En effet, les hausses de prix de la guerre en Iran, comme l’inflation suite à la guerre en Ukraine, n’ont jamais été compensées par des augmentations de salaires, alors que les grandes compagnies gazières et pétrolières encaissent des profits colossaux. Ainsi, la filiale de trading de TotalEnergies, Totsa, a engrangé 1 milliard de dollars de profits en mars après avoir parié sur la hausse des cours pétroliers au début de l’offensive impérialiste.

Comme pour le pétrole, ce n’est pas tant la production ou la pénurie qui font grimper les prix, car même si le détroit d’Ormuz et les exportations de gaz en provenance du Qatar sont à l’arrêt, les principaux pays exportateurs de gaz vers la France restent les États-Unis et la Norvège. En réalité, ce sont bien les spéculations sur l’augmentation du coût mondial qui font exploser les prix, ainsi la guerre devient une occasion de générer des revenus exceptionnels. Derrière la flambée des prix de l’énergie, c’est toute l’économie qui risque d’être touchée. Pourtant, le gouvernement Lecornu explique que la seule solution est de se serrer la ceinture.

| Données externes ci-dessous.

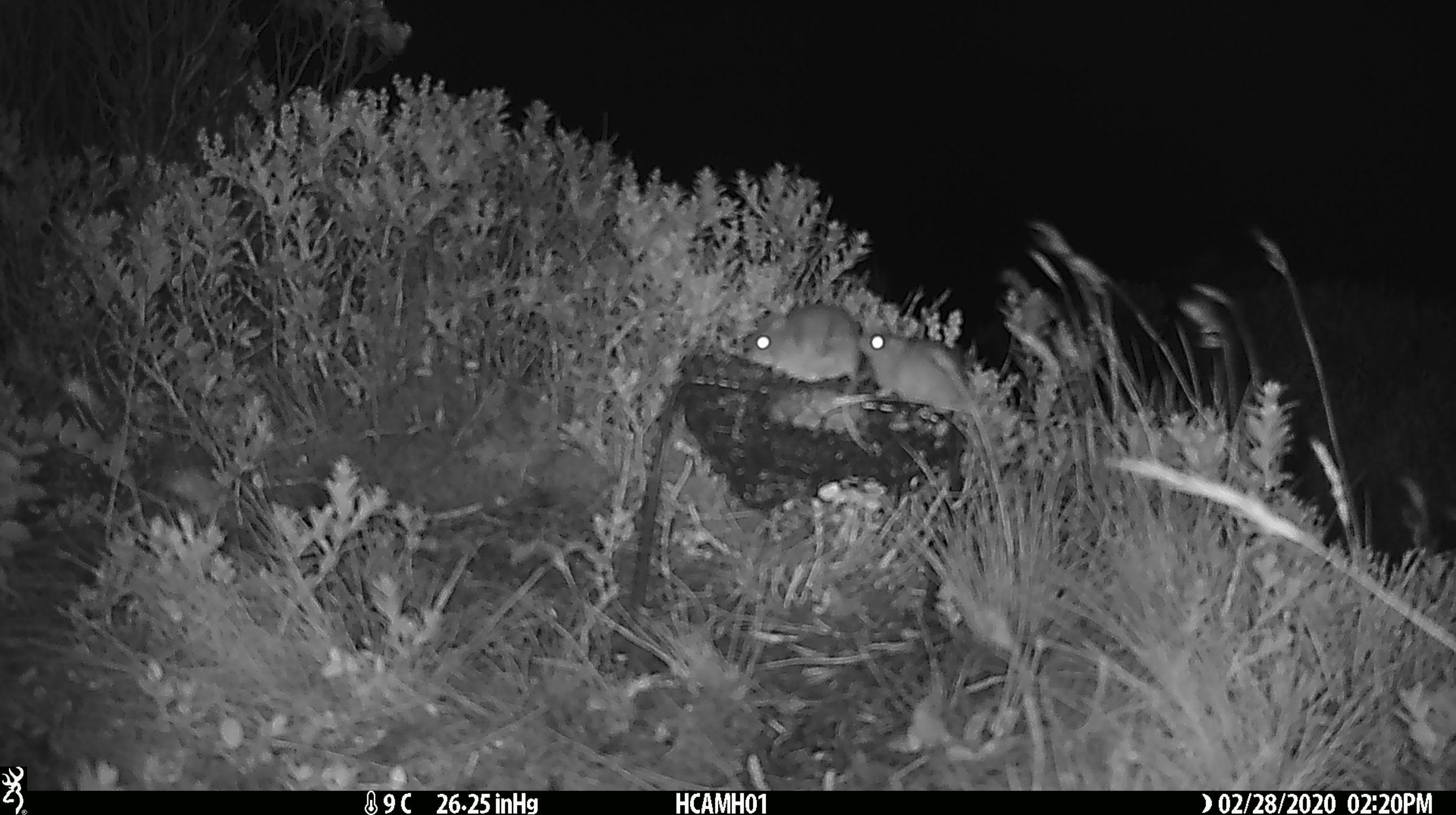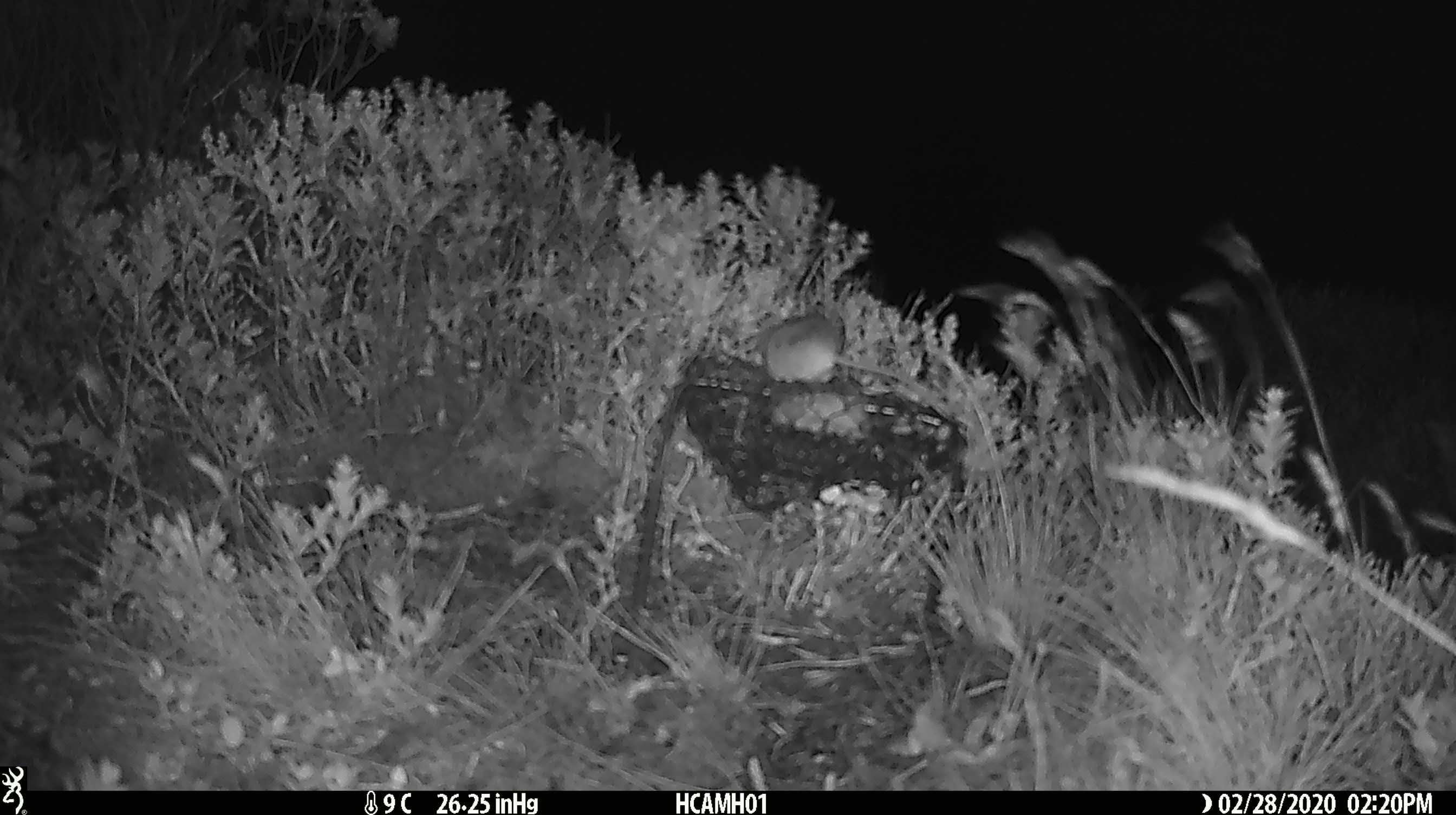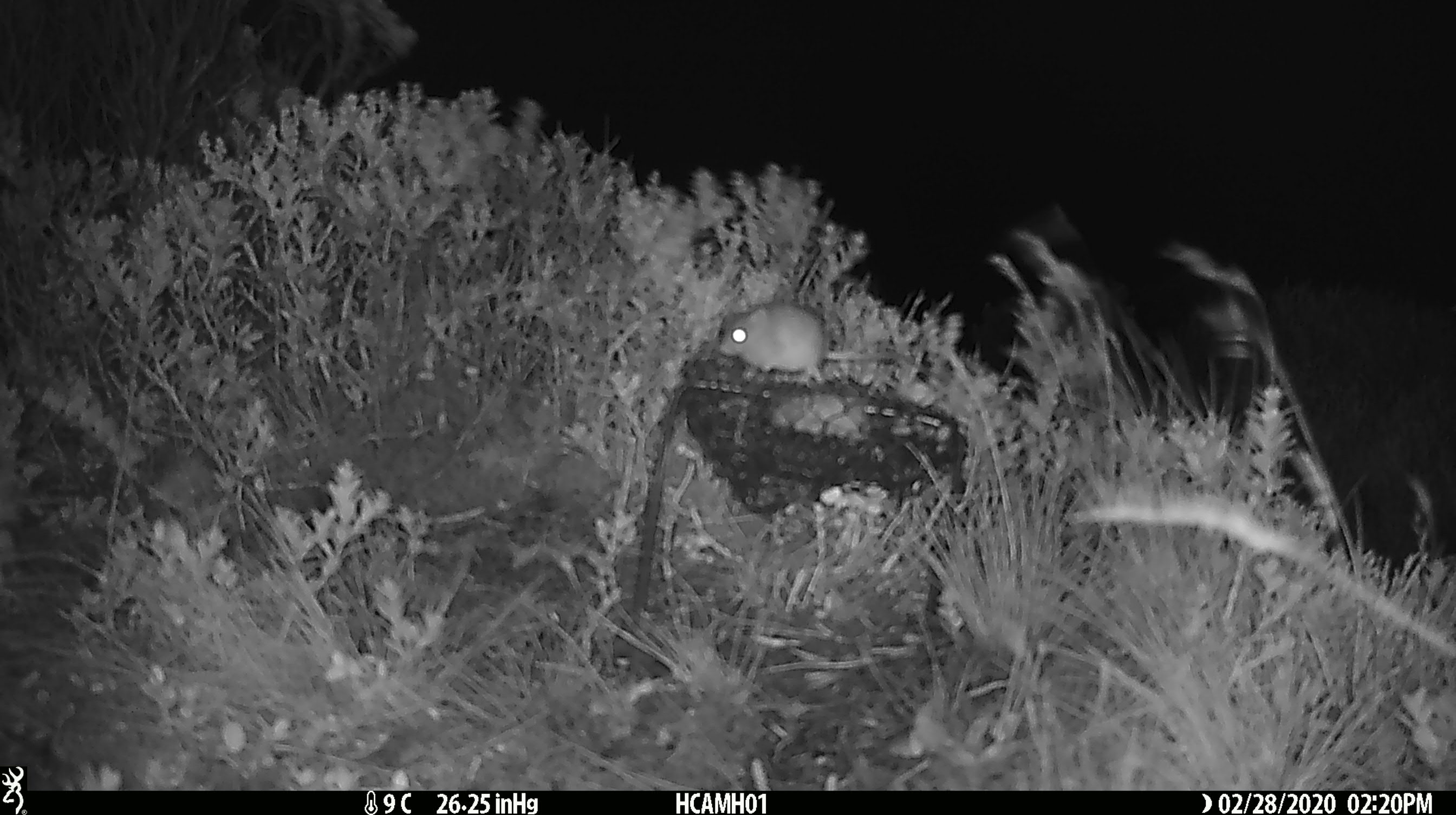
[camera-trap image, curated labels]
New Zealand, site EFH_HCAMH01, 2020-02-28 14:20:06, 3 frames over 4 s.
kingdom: Animalia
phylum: Chordata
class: Mammalia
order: Rodentia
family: Muridae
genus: Mus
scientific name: Mus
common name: mouse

Alors que certains responsables expliquent que « 2026 n’est pas comme 2022 », faisant le pari que la crise ne durera pas, tout en cherchant à calmer la colère du monde du travail, en annonçant bientôt des mesures dont on sait déjà qu’elle seront ultra-minimales et ciblée, il y a urgence à refuser que ce soit au travailleurs de payer la crise.

Face aux menaces de Trump et la perspective d’une dévastation de l’Iran, le lien entre la guerre et la crise sociale est indissociable. Contre un gouvernement déterminé à nous faire payer la crise, il est urgent de construire une riposte d’ampleur depuis le mouvement ouvrier contre la guerre, et pour imposer ses propres solutions à la crise, comme la baisse et le plafonnement des prix, mais aussi l’indexation des salaires sur l’inflation.